Usage

Running the server

You can start the server using pipx:

pipx run oidc-provider-mock

Run the command with --help to learn more about the options.

You can also run the server programmatically through the Python API.

The server is also available as a container image.

docker run -p 9400:9400 ghcr.io/geigerzaehler/oidc-provider-mock

The entry point for the image is oidc-provider-mock --host 0.0.0.0. You can pass CLI arguments to the container:

docker run -p 9400:9400 ghcr.io/geigerzaehler/oidc-provider-mock -- \
    --require-registration \
    --require-nonce

Client configuration

To use the mock provider, configure your OIDC client’s provider URL (http://localhost:9400 by default).

If your client library does not support discovery you will need to configure the endpoint URLs individually. You can look up all endpoints at http://localhost:9400/.well-known/openid-configuration.

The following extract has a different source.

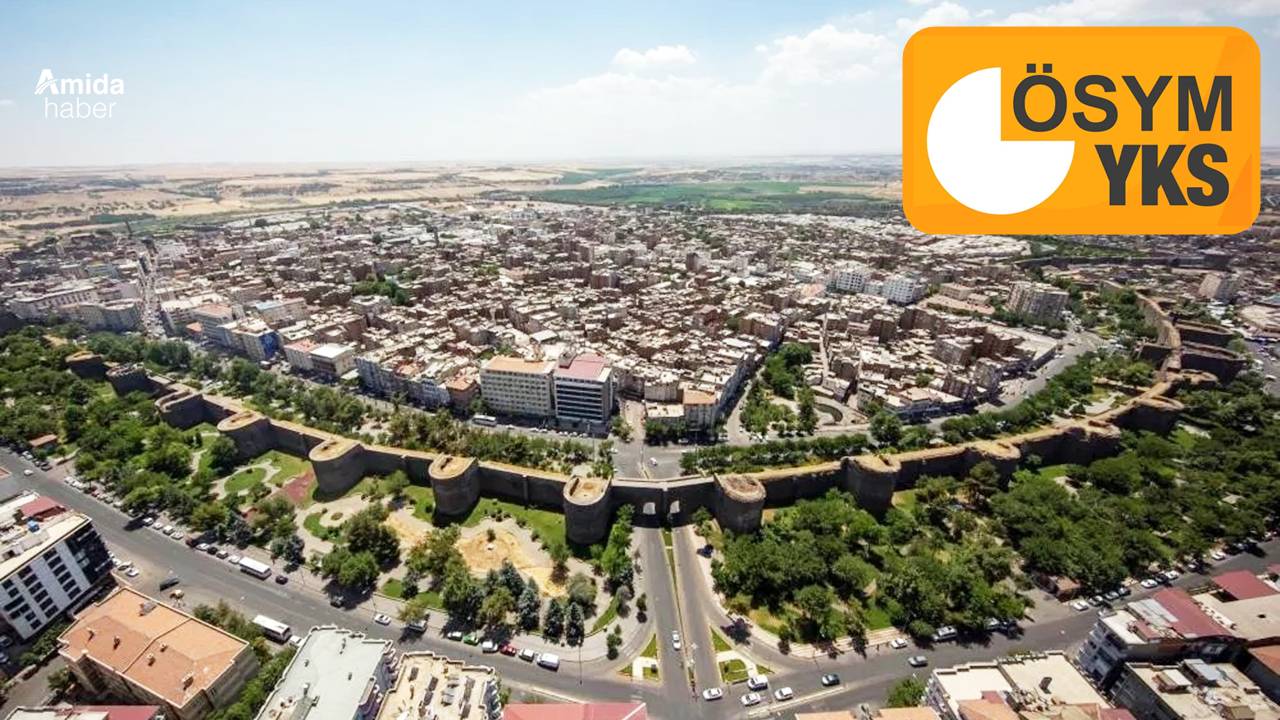YKS öncesi Diyarbakırlı uzmandan kritik uyarılar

You can use any client ID, client secret or redirect URI with the provider by default. (See Client registration for advanced usage)

Authorization form

When a user needs to authenticate with the OIDC client the client redirects them to the authorization endpoint of the provider. The authorization endpoint shows the user the authorization form.

Authorization form

The “sub” input is the user identifier (“subject”) that is included in the ID token claims and user info response. By default, the value is also used for the email claim. (See also Setting claims)

If predefined users are configured (see Predefined users), the authorization form displays a button for each user. Clicking a user button authorizes that user without entering credentials.

When the user clicks “Authorize” they are redirected to the client application and the app can obtain the OpenID token with information about the user.

When the user clicks “Deny” they are redirected to the client application with an error that the app needs to handle.

Client registration

By default, the provider works with any client ID and client secret.

The --require-registration flag requires client to register with the provider. A client can be registered using the OAuth2.0 Dynamic Client Registration Protocol:

curl -XPOST localhost:9400/oauth2/clients \
   --json '{"redirect_uris": ["http://localhost:8000"]}'

The client ID and secret are contained in the response

{
  "client_id": "050d5966-fb55-4887-a1fe-c9cd27d5386f",
  "client_secret": "yso-fwkXObTx5SEOLPDruQ",
  "grant_types": ["authorization_code", "refresh_token"],
  "redirect_uris": ["http://localhost:8000/"],
  "response_types": ["code"],
  "token_endpoint_auth_method": "client_secret_basic"
}

Setting claims

By default, only the OpenID Connect core claims and the email standard claim are returned to the client in the ID token and user info response. The value entered into the authentication form is used for the sub and email claims.

Predefined users

You can add predefined users when starting the server using the --user option:

oidc-provider-mock --user alice

The --user option can be specified multiple times to configure multiple users. When predefined users exist, the authorization form shows a button for each user that allows authorization without entering credentials.

Additional claims can be configured using --user-claims:

oidc-provider-mock \
    --user-claims '{"sub": "alice", "email": "alice@example.com", "name": "Alice"}' \
    --user-claims '{"sub": "bob", "email": "bob@example.com", "name": "Bob"}'

For larger sets of users, use --user-claims-file with a YAML or JSON file containing a list of user claims:

- sub: alice
  email: alice@example.com
  name: Alice
- sub: bob
  email: bob@example.com
  name: Bob
oidc-provider-mock --user-claims-file users.yaml

Dynamic user configuration

Additional claims can be added to a user identified by their sub value through the PUT /users/{sub} endpoint:

curl -XPUT localhost:9400/users/alice \
   --json '{"email": "alice@example.com", "custom": {"foo": 1}}'

If you authenticate as alice the ID token and the user info response will include the email and custom fields above.

Scopes and claims

OpenID Connect standard claims like email are only included in the ID token if the client and authorization request have the appropriate scope.

Consider the following claims:

curl -XPUT localhost:9400/users/alice \
   --json '{"email": "alice@example.com", "name": "Alice"}'

The ID token contains the email and name claims only if email and profile are included in the authorization scope.

The mapping from claims to scopes is documented in “Requesting Claims using Scope Values”.